To validate the effectiveness and generalizability of the CNN-ISVR production forecasting model, we employed the CNN and SVR algorithms to predict the engine production on the test set. Furthermore, we compared these predictions with those obtained from typical regression algorithms such as Linear Regression (LR), Ridge Regression (RG), and Random Forest (RF).
Regarding the traditional SVR model, this article utilizes the GS method to search for the optimal combination of  C  and γ hyperparameters.
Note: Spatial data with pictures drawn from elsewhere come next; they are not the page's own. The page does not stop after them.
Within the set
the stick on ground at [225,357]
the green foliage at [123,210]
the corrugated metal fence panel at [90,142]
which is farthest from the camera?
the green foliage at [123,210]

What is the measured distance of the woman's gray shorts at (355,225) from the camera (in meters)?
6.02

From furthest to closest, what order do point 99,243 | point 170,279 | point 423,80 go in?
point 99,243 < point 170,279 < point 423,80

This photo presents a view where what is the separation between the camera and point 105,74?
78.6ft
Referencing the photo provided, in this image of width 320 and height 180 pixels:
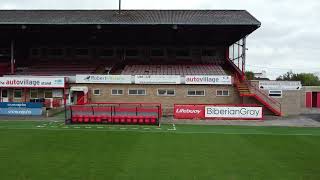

The set of possible values for γ includes {0.01, 0.1, 0.25, 0.5, 1}, while the set of possible values for  C  includes {0.001, 0.01, 0.1, 1, 10, 50, 100, 1000}. Due to the susceptibility of grid-search to local optima, the combination parameter that is recorded the most number of times is selected as the experimental parameter. Each group is repeated 10 times in total, and the average prediction results are shown in Table 6. The model performs best when γ is “scale” and  C  is 4, which is why this combination is selected as the optimal model parameter.
The LR model fits the data using the least squares method. Since the data are not centralized, the resulting model does not pass through the origin. Therefore, the model intercept is set to True. Additionally, the data set has been normalized during construction, and normalization is set to False in this case.
The RG regularization coefficient is set to 2, and the model intercept is set to True. Iterations are performed using the Stochastic Average Gradient (SAG) descent method. For the RF, the maximum number of iterations for learning is set to 100, and the evaluation criterion for features is MSE. The parameter settings for each model are presented in Table 7.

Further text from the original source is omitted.